## PAGE TEXT:
# New and eager!



## Rex740 (Feb 19, 2007)

Some people already know me such as yen_saw. Well I love animals but my parents hate them. My brother breeds snakes and has had a variety of exotic pets like coatimundis and marmoset monkeys. He also got me a Sulcata tortoise when he came home from college. Now I am interested in mantids because they are easy and wondeful. I never seen one in reality except for one time when i visited New York (I live i Florida). i found a one inch chinese mantid (i never knew about all the species back then) and i fell in love with it. Now 2 years later i want one to take care of.


----------



## Insect Guy (Feb 19, 2007)

Hey Rex, nice to meet you and welcome to the boards. There are many great breeders on these boards including Yen who have all sorts of species. Just look and ask around and I am sure you will find what you are looking for. See you around.


----------



## OGIGA (Feb 19, 2007)

Welcome! Remember to keep the mantis away from the other animals or else something is going to get eaten, like an adult mantis eating a new born snake.


----------



## robo mantis (Feb 19, 2007)

Welcome.


----------



## Rick (Feb 19, 2007)

Welcome


----------



## Ian (Feb 20, 2007)

Hey, and welcome to the forum Rex.


----------

## EXERCISE TASKS:
**A.** Using the forum thread, decide whether each statement agrees with it. Answer yes or no for each, and quote the exact words that decide it. (i) Rex740's brother got Rex740 a Sulcata tortoise after coming home from college. (ii) Rex740 has seen mantids in real life many times. (iii) OGIGA warns that an adult mantis might eat a newborn snake.
**B.** Retype the forum thread from "## Rex740 (Feb" to "Guy (Feb 19, 2007)".

## DATA BELOW:

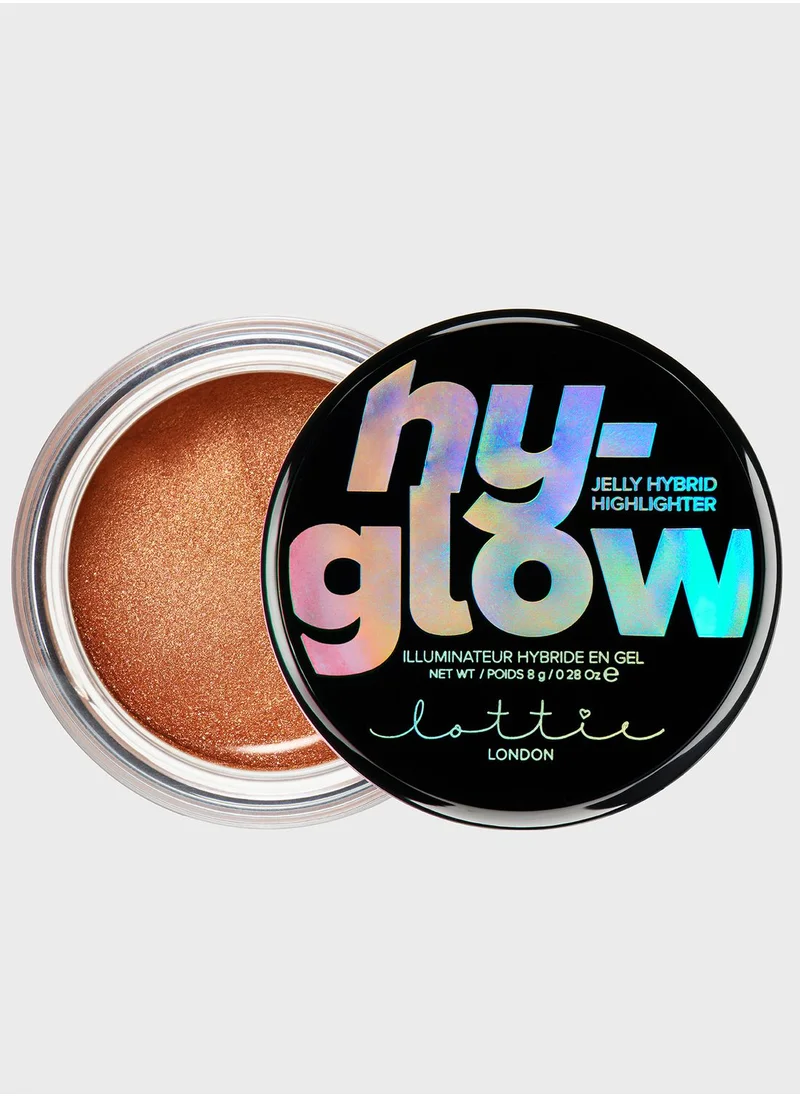 Lottie Jelly Highlight Hyper - Rose Gold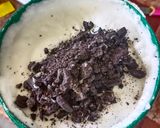 Foto langkah ke 2 dari resep Puding Alpukat Oreo Coklat.
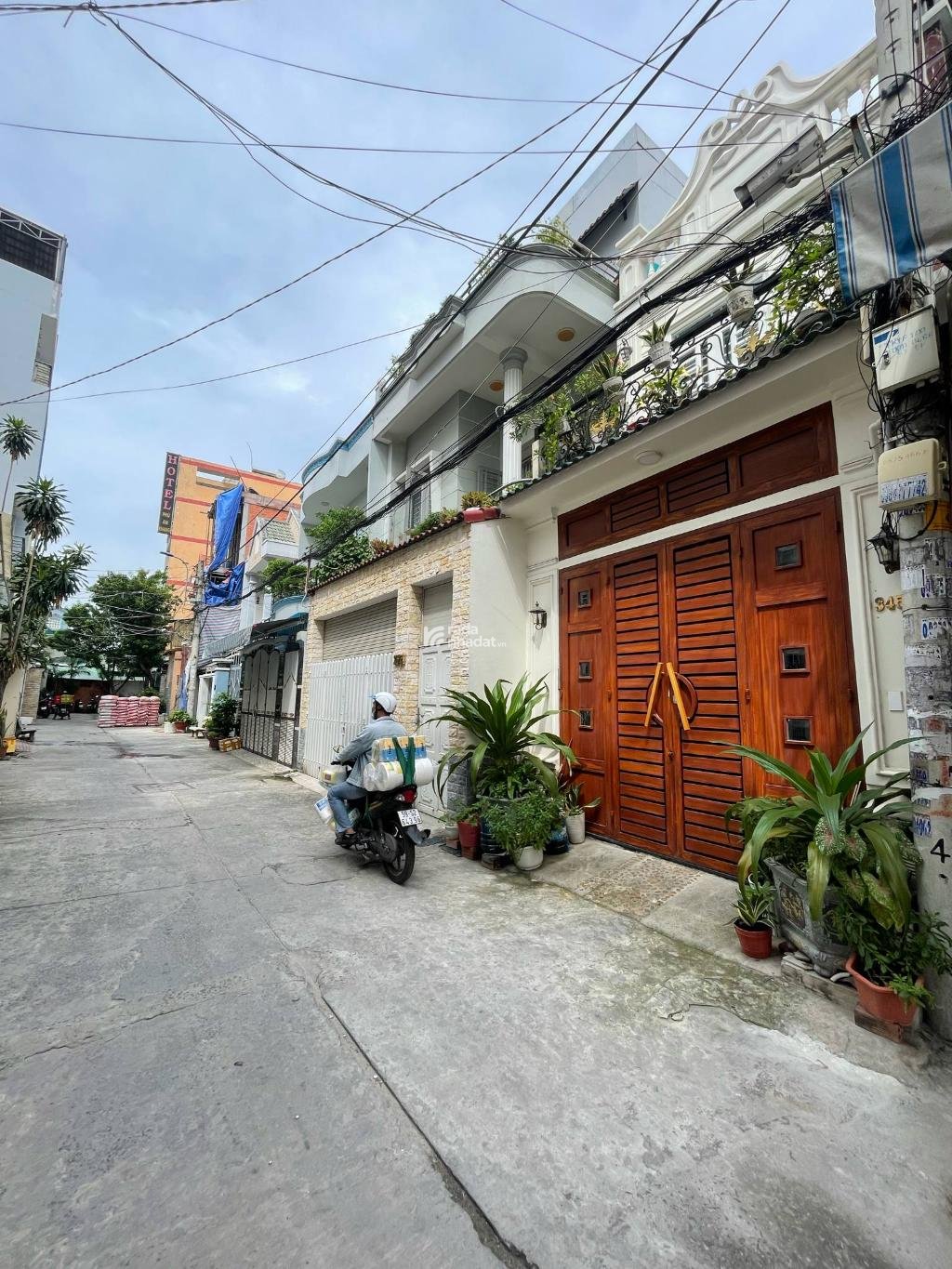 TÂN PHÚ - TÂN KỲ TÂN QUÝ - HẺM OTO THẲNG MỘT TRỤC - 77M - 3  TẦNG BTCT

## RESPONSES FOR EACH TASK:
**A.**
(i) Yes: "He also got me a Sulcata tortoise when he came home from college."
(ii) No: "I never seen one in reality except for one time when i visited New York"
(iii) Yes: "like an adult mantis eating a new born snake"

**B.**
## Rex740 (Feb 19, 2007)

Some people already know me such as yen_saw. Well I love animals but my parents hate them. My brother breeds snakes and has had a variety of exotic pets like coatimundis and marmoset monkeys. He also got me a Sulcata tortoise when he came home from college. Now I am interested in mantids because they are easy and wondeful. I never seen one in reality except for one time when i visited New York (I live i Florida). i found a one inch chinese mantid (i never knew about all the species back then) and i fell in love with it. Now 2 years later i want one to take care of.


----------



## Insect Guy (Feb 19, 2007)